El Museo de la Cultura del Vino Dinastía Vivanco es una iniciativa privada que surge de la pasión por el vino de Pedro Vivanco Paracuellos, hijo y nieto de bodegueros, quien, tras sus estudios de Enología, comienza simultáneamente una gran labor empresarial, con el desarrollo y expansión de la bodega familiar, y el coleccionismo, tanto de libros como de objetos de arte o maquinaria relacionados con el vino.

Estableció sus primeros contactos con los museos del vino en los viajes que realizó, junto a otros enólogos, por diferentes países europeos. Fruto de aquellos viajes nació en él la idea de crear un museo propio, pionero en La Rioja, en el que los visitantes pudieran comprender mejor el proceso de elaboración del vino y la trascendencia cultural de este producto a lo largo de los siglos.
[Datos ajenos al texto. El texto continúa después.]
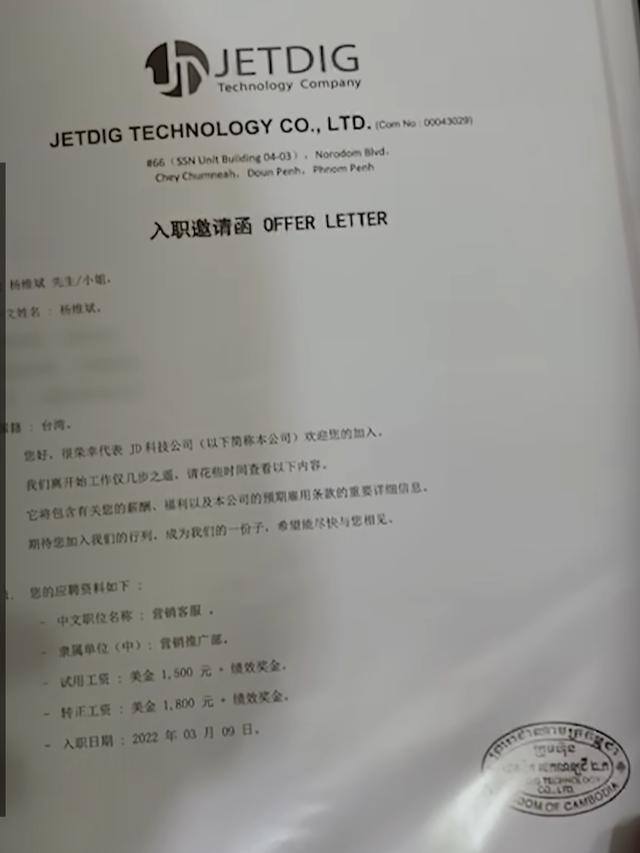 柬埔寨打工一个月多少钱（“诈骗胜地”柬埔寨如何形成？）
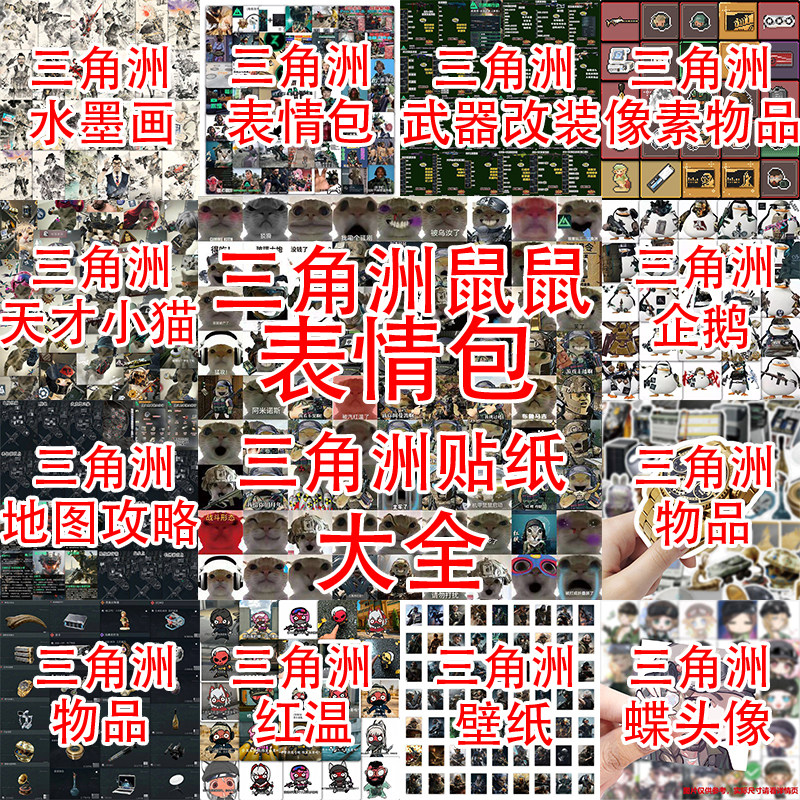 三角洲鼠鼠表情包贴纸企鹅人武器改装壁纸像素物品游戏周边防水贴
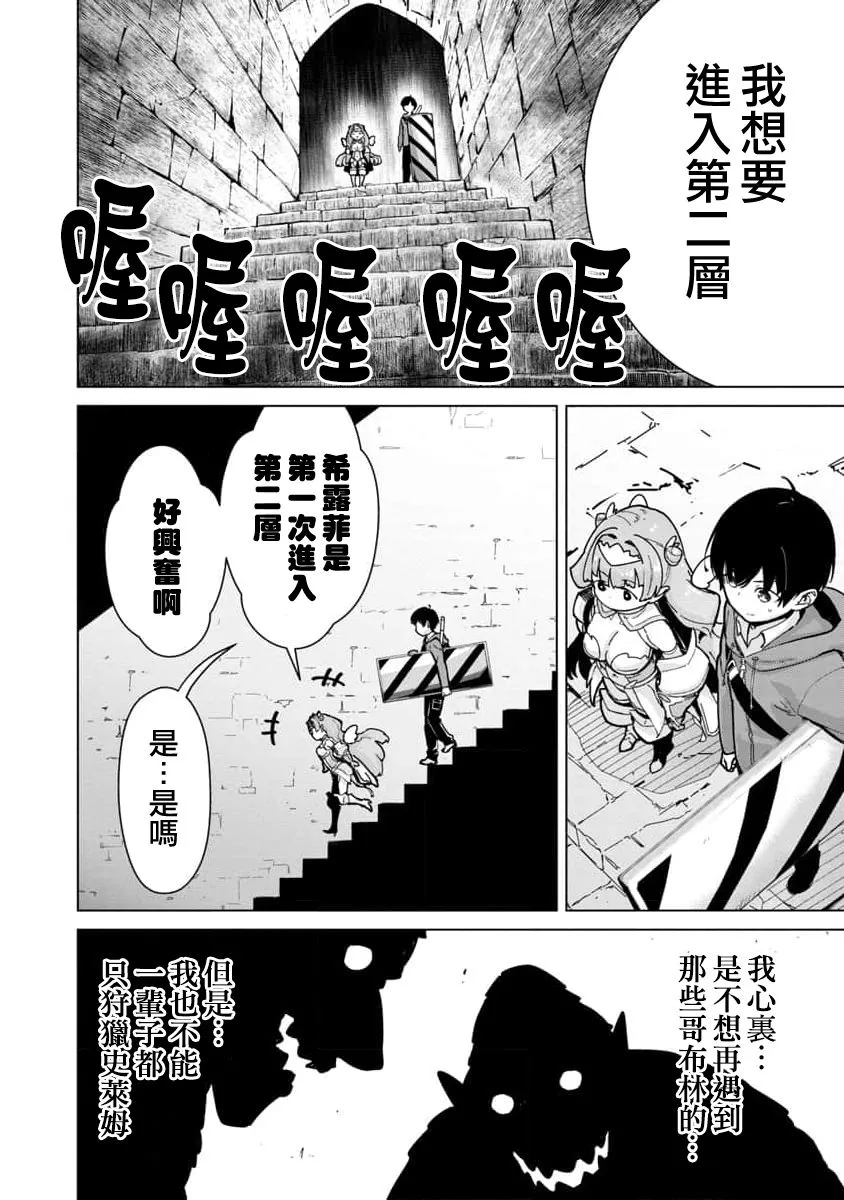 第03话 第12页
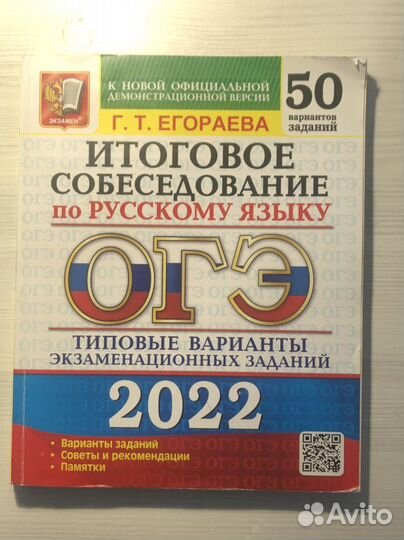 Учебник огэ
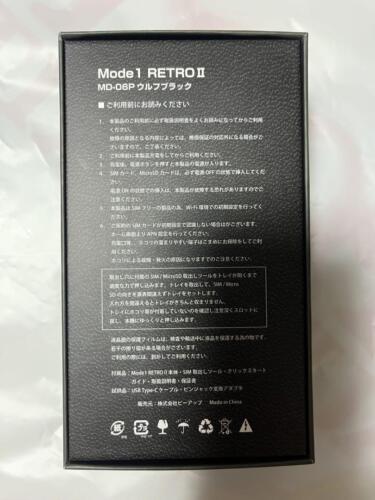 FREETEL MODE1 RETRO II Android Flip Phone Black Unlocked MD-06P SIM free New - Picture 3 of 3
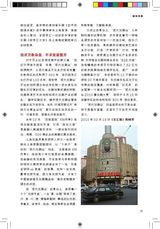 组图：壹戏剧专辑2010年4月第3期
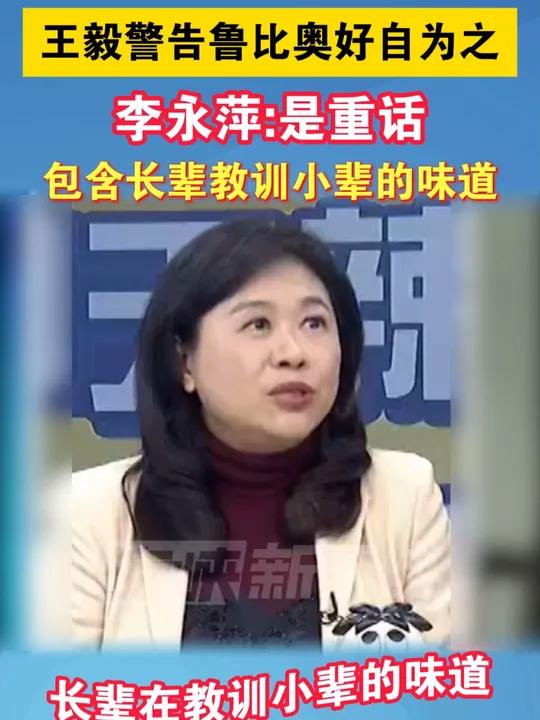 王毅警告鲁比奥好自为之,李永萍:是重话,包含长辈教训小辈的味道海峡新干线 王毅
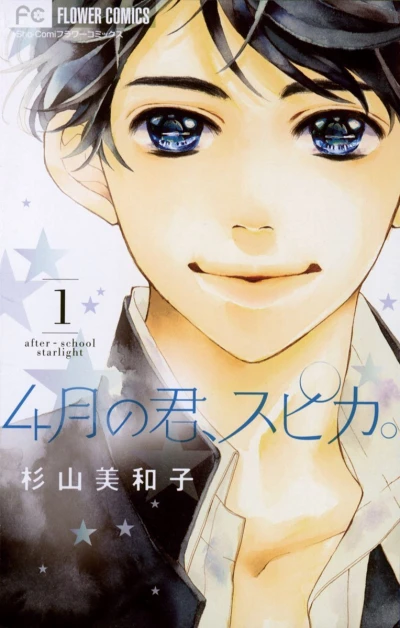 4-Gatsu no Kimi, Spica. (2015) - Series 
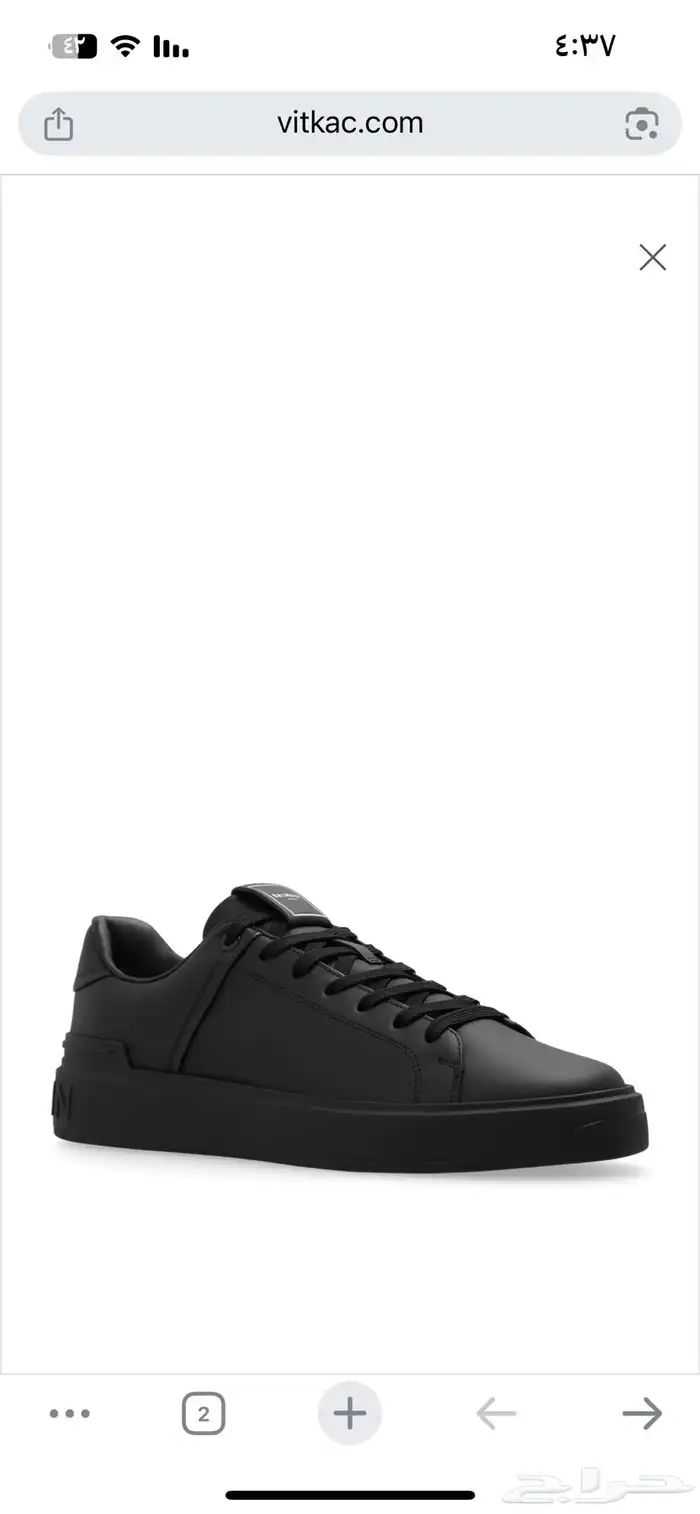 جزمة Balmain مقاس 46 1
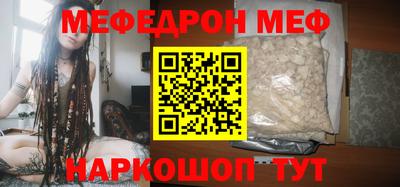 МДПВ Аргун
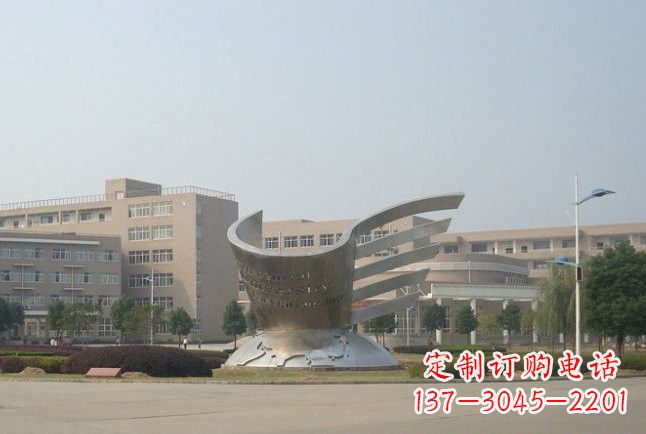 合肥精美不锈钢地球雕塑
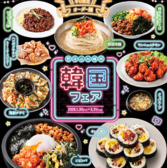 神戸クック ワールドビュッフェ野々市店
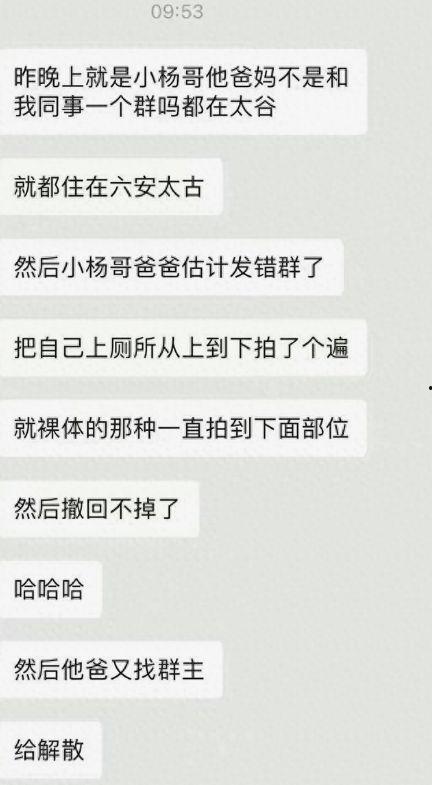 小杨被好友爆料视频,真相究竟如何？  第3张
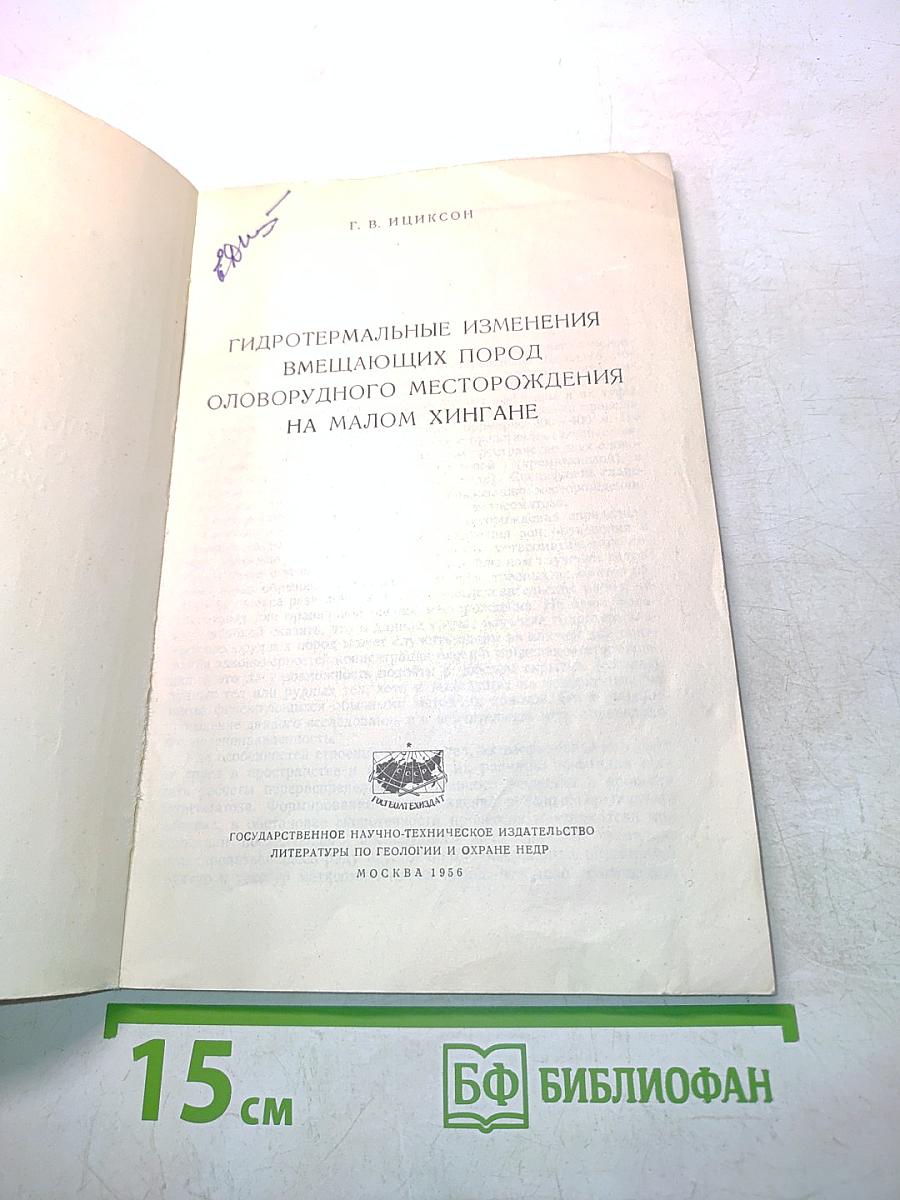 Гидротермальные изменения вмещающих пород оловорудного месторождения на Малом Хингане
De la idea originaria de un edificio sencillo, de una sola nave donde se dispusieran las distintas piezas adquiridas sin orden aparente y con un enfoque más regional hasta llegar, al actual proyecto ha habido una importante evolución que ha supuesto un enriquecimiento y maduración de la primigenia intención. Hitos destacables para que esto haya sido así, lo han constituido las aportaciones de expertos, la inclusión en el proyecto de los dos hijos de Pedro, Santiago y Rafael, y por último las incansables visitas de la familia a todos los museos del vino existentes en cualquier lugar del mundo.

En el desarrollo y realización del Museo de la Cultura del Vino Dinastía Vivanco podemos destacar tres hechos: primero, el encargo de la construcción del edificio al arquitecto Jesús Marino Pascual. Un edificio de diseño contemporáneo, versátil y polivalente, en el que reconocer, sin embargo, las referencias a la arquitectura tradicional de bodegas.

 

De manera paralela a la construcción del contenedor, y en segundo lugar, se llevó a cabo el largo y concienzudo trabajo de catalogación de las miles de piezas. Esta labor ha sido desarrollada por expertos en arte, arqueología, etnografía e historia del vino.

 

El tercer y último hecho significativo fue la selección de una empresa que asumiese el desarrollo museográfico. Ellos han sido los encargados de combinar diversos recursos expositivos con elementos interactivos, audiovisuales y la correcta presentación de las piezas exhibidas.